Looking back at COP 24 - Young Reporters' Perspectives

Six inspiring young people got the unique chance to work as Young Reporters at COP 24 in Poland last month. All of them found the conference to be inspiring, educational and a little overwhelming. Nevertheless, they did an amazing job conducting interviews, attending sessions and representing the YRE programme at this highly important conference on climate change. Below are the personal accounts of three of the participants, Martina, Wesley and Kristin, who all look back at the COP with gratitude and renewed inspiration.

Visit Exposure to see all the articles and interviews created by the Young Reporters during COP 24.

Martina Mifsud, Malta:

I went into COP24 anxious, nervous and on edge.
I came out of COP24 ecstatic, enriched and fulfilled.

COP24 was easily one of those priceless experiences that you can never really replace. It was a week filled with knowledge sharing, opinion discussing, and idea shaping. And it was only possible through the active participation of each of the 20,000 observers, panelists, youth activists and NGO representatives. Collectively, it was a goldmine, bringing together so many different people under one roof (except when the sessions were in area G, because that was at the other end of the planet).


Everyone; from young to old, from developed and developing countries, gender and ethnicity disregarded, had the opportunity to participate and voice our opinion, and the thing which truly impressed me was the receptiveness of the people, and they were not shy to say what was on their mind. Of course, not everyone agreed to everything that was said, but everyone respected what was said. There were sessions with great speakers and not so great speakers, but the information available was all rich and useful. Even the observers themselves spoke out, asked questions, argued frugally when needed and discussed opinions. It was one whole body at COP, and no one was left outside the circle. Not the shy last-row observer during the first session, not the easily judged indigenous woman during the second session, not the speaker discussing so openly about things usually hushed in the third session, and, most definitely, not us three young reporters, who formed an inseparable bond during those five days, and who together with our dearest Kristina, represented YRE International for the said week. COP was filled with good people with good intentions, each keen to share knowledge and spread positivity (and, where needed, potential defeatism).

I do not have words which sum up my experience- and I am absolutely thrilled that I was the first Maltese person given this opportunity to represent my country at COP. There is nothing which I can use to describe how this week has been for me- except that I feel that it will have an impact on all of my future decisions. I would like to wholeheartedly thank Young Reporters for the Environment International for the opportunity, Ms. Audrey Gauci for being there from day one, our dearest Ms. Kristina Madsen for her patience and much needed help during that week, and my fellow reporters; Lovely from Canada, and Wesley from Singapore. It would not have been possible without you!

Wesley Poh, Singapore:

Looking back, my experience at COP24 has been incredibly memorable. There was nothing I had done in the past or could have done prior to arriving in Katowice to fully prepare myself for the level of activity going on at the conference — there was always a side event going on, an interesting session on the intersection between climate change and one of the many other scourges of humanity being held, a networking event to meet and learn from inspiring activists all over the world and countless interview opportunities as you walk down the numerous hallways around the venue.

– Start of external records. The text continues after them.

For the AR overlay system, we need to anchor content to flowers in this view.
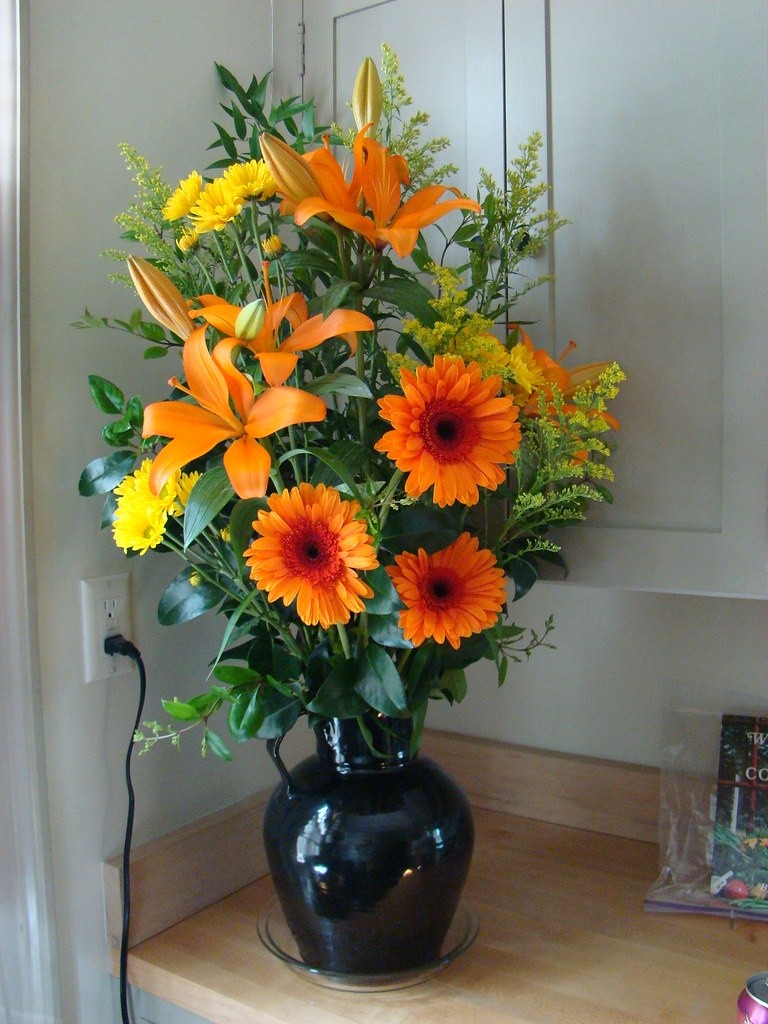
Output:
[68,36,627,763]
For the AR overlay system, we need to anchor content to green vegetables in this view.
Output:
[710,823,768,890]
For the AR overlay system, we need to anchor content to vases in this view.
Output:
[262,711,476,989]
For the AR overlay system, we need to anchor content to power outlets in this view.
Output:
[80,572,135,684]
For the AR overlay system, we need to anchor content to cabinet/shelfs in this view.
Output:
[301,0,768,601]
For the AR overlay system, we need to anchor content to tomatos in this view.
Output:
[724,879,749,899]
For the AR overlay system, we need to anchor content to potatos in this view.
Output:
[748,886,767,899]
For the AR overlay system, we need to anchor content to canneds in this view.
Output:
[736,971,768,1024]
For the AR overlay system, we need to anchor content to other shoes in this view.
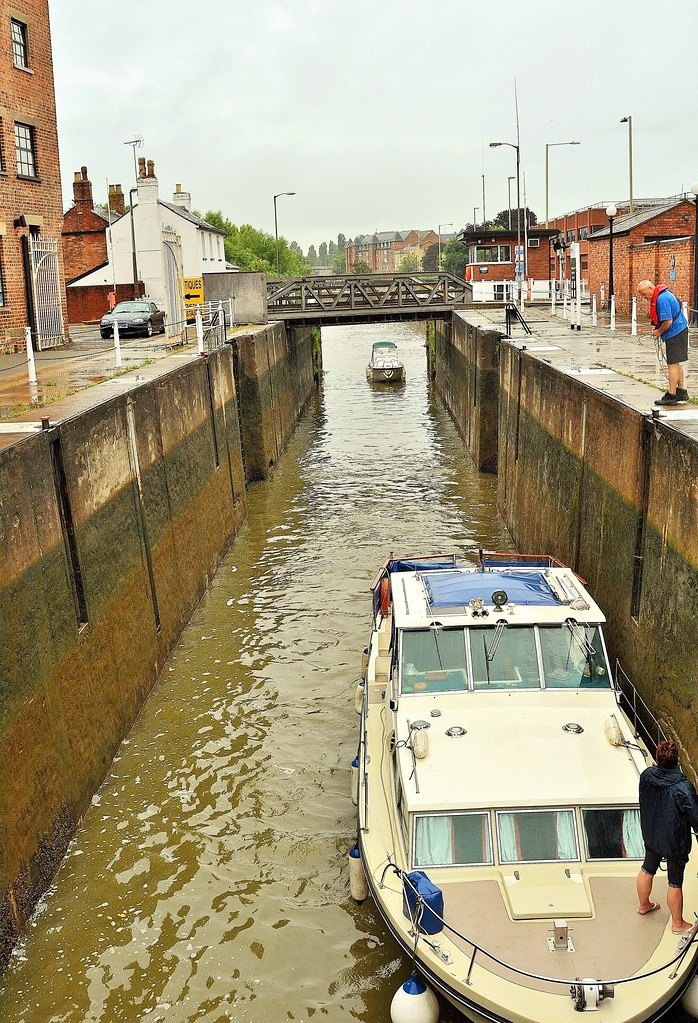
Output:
[654,387,689,406]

Yet, even amidst the madness, I find myself having grown so much both as a budding environmental reporter and simply as an informed, global citizen of the world. At the conference, because our party of YRE reporters was constrained to a small number of three individuals, I had no other choice but to be forthcoming in asking extremely distinguished panelists questions about their views. The stresses of the environment also meant that when I did manage to get interviews, I had to conduct them with a discerning mind by asking insightful questions to get the most of the short amount of time we had together. This in my view made the experience at COP24 a lot more meaningful than the capacity building training we had in Lisbon eight months ago as I could not rely on the work of my teammates if I encountered difficulties. In a way, I’d like to think that if you as a journalist survive COP, then that in itself is a huge achievement. In my view, not much else is harder than covering COP as a young reporter for the environment.

Finally, the experience at COP24 has undeniably broadened my mind. It has taught me to analyse issues holistically and to avoid using reductionist tendencies like oversimplifying complex problems just for the sake of easy understanding.  For instance, I had initially planned to do one article solely on climate change and poverty, and the other solely on climate change and gender equality. Within the first two days of the conference however, it became glaringly apparent that the interactions between such issues cannot be cleanly defined. There is no absolute division between the problems of poverty and access to water; nor between indigenous rights and loss of biodiversity or between health and gender equality. The realities are a lot more complicated than most of us are comfortable with, but this should not intimidate us.

Krakow and Katowice now have a special place in my heart, and shout-out to my ridiculously capable groupmates Lovely and Martina for always being there when things got a little too overwhelming. I’d also like to thank Kristina, who was always very supportive in guiding us throughout the four full days. Of course, I am indebted to YRE for giving me this unparalleled opportunity.

As I leave Poland today, I do so with a nourished mind, a full heart, and an inspired spirit.